Task objective
Drop the images, then output the listing exactly.

Working data
BEGIN

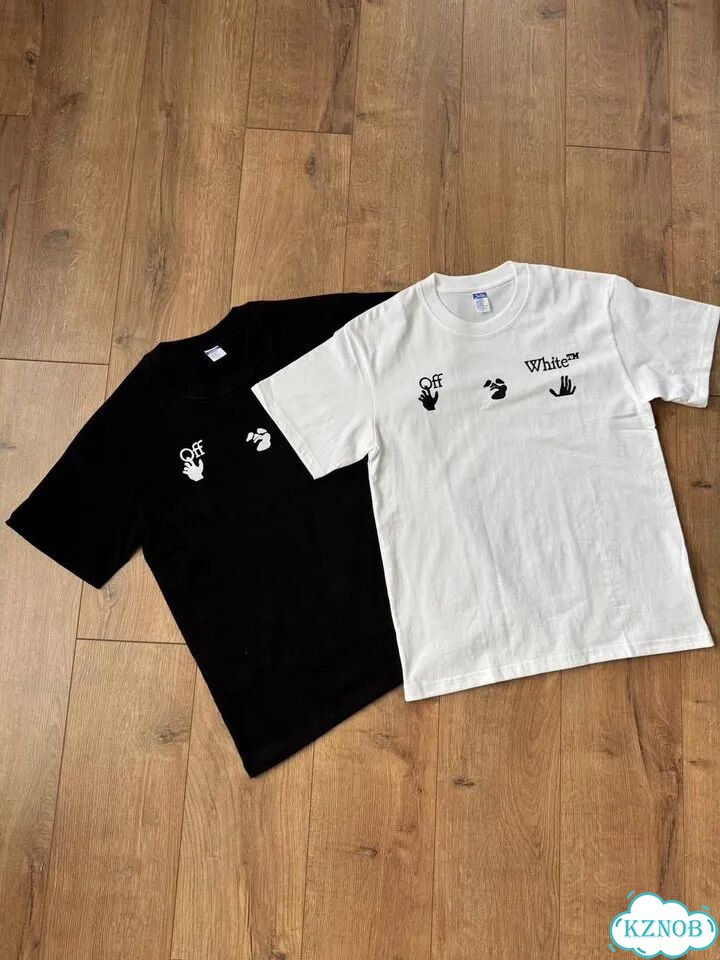 Футболка Off-White фото 8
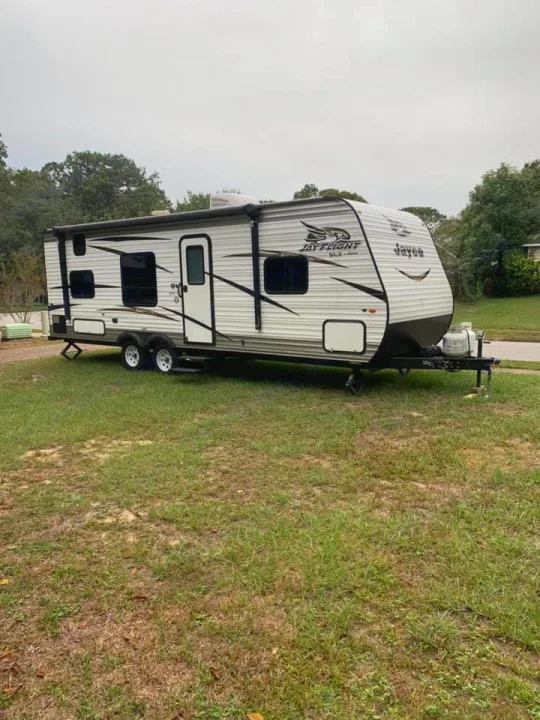 Jayco Jay Flight 2018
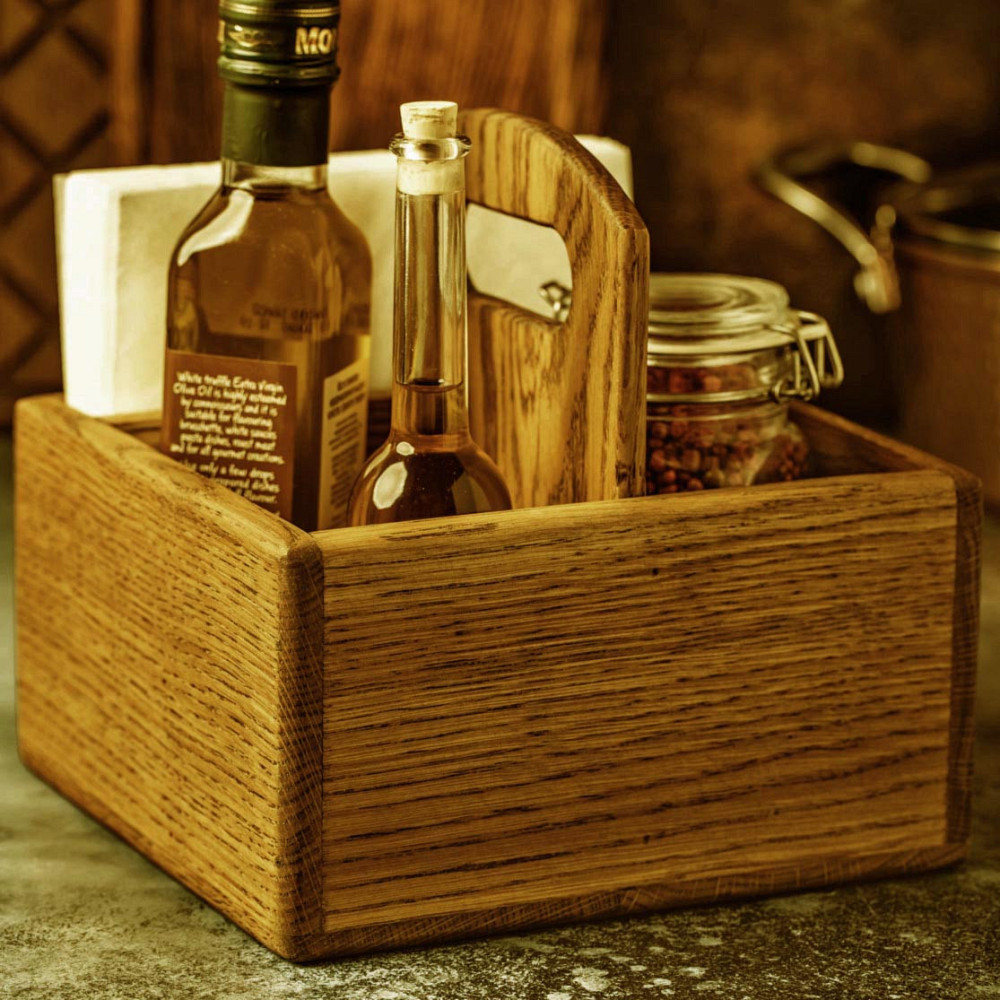 Фуршетный органайзер 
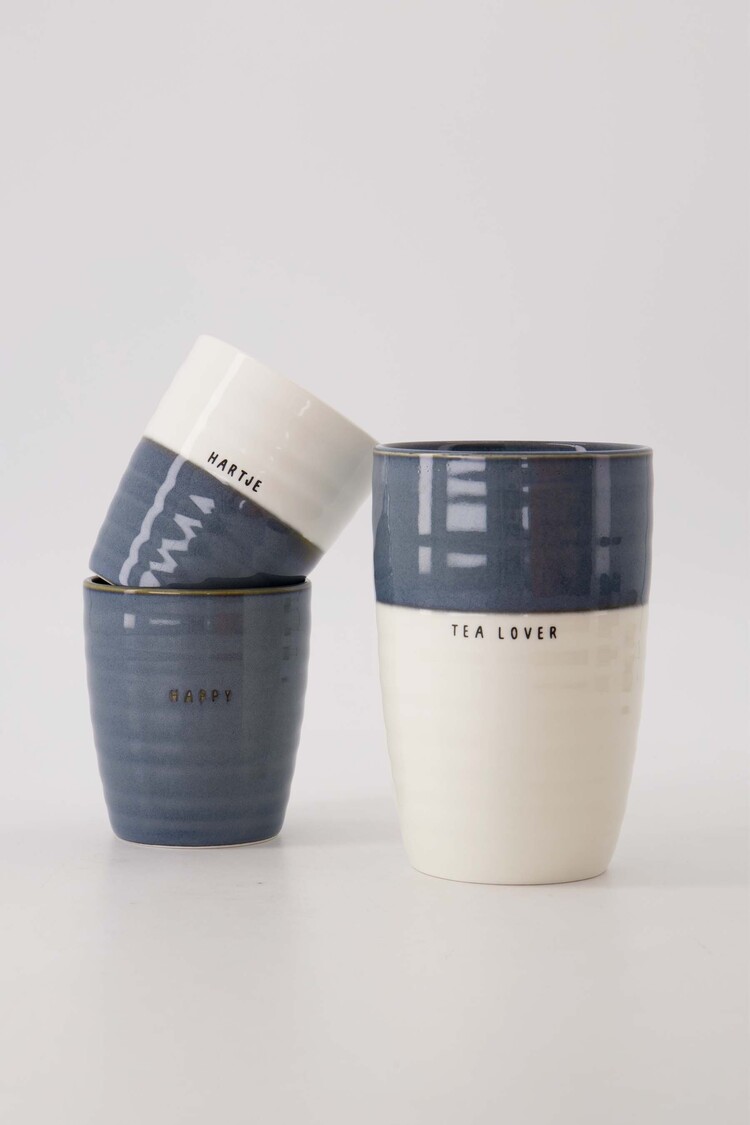 Zusss Zusss | Mok l tea lover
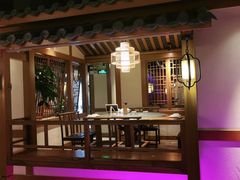 大堂-首秀·四川料理(星耀101店)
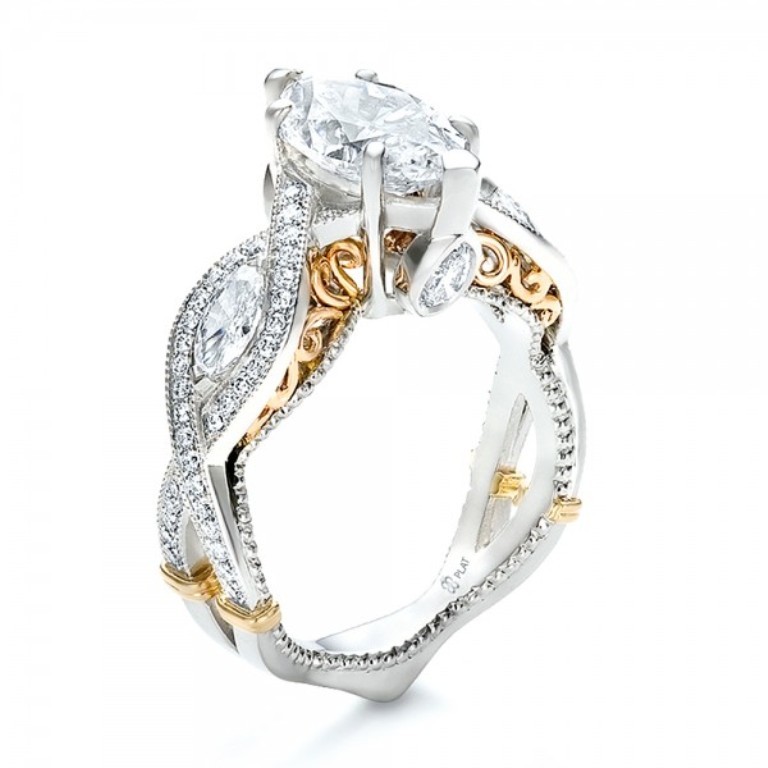 stunning engagement ring (2)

END

Output for this exercise
 Футболка Off-White фото 8
 Jayco Jay Flight 2018
 Фуршетный органайзер 
 Zusss Zusss | Mok l tea lover
 大堂-首秀·四川料理(星耀101店)
 stunning engagement ring (2)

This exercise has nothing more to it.